____ Data in this exercise

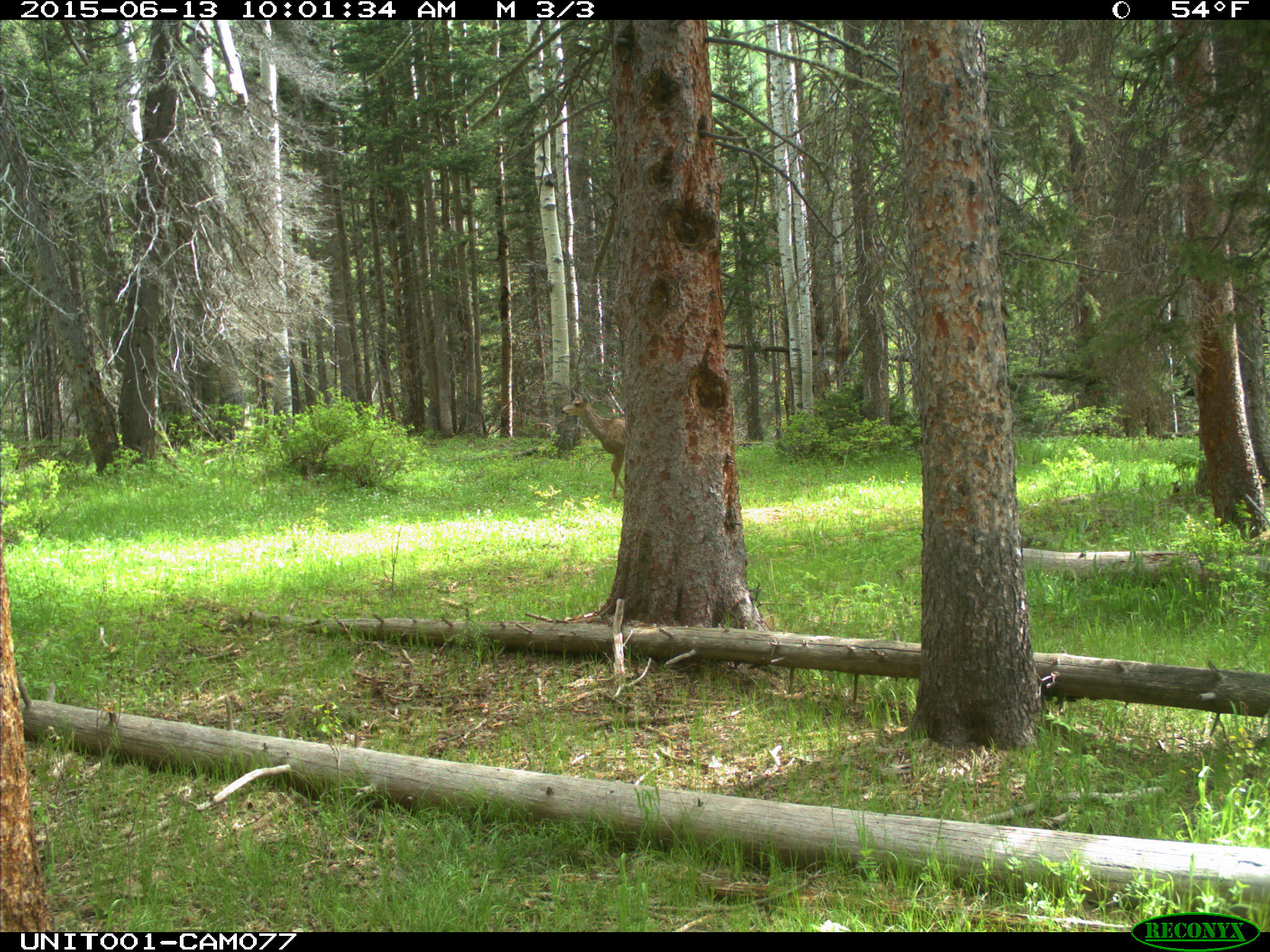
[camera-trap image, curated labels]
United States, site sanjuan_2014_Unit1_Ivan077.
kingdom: Animalia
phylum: Chordata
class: Mammalia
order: Artiodactyla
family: Cervidae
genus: Odocoileus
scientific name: Odocoileus hemionus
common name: mule deer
Odocoileus hemionus (mule deer).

________

__What to work on__.
The material above should be returned exactly, without pictures.

__Exercise result__.
[camera-trap image, curated labels]
United States, site sanjuan_2014_Unit1_Ivan077.
kingdom: Animalia
phylum: Chordata
class: Mammalia
order: Artiodactyla
family: Cervidae
genus: Odocoileus
scientific name: Odocoileus hemionus
common name: mule deer
Odocoileus hemionus (mule deer).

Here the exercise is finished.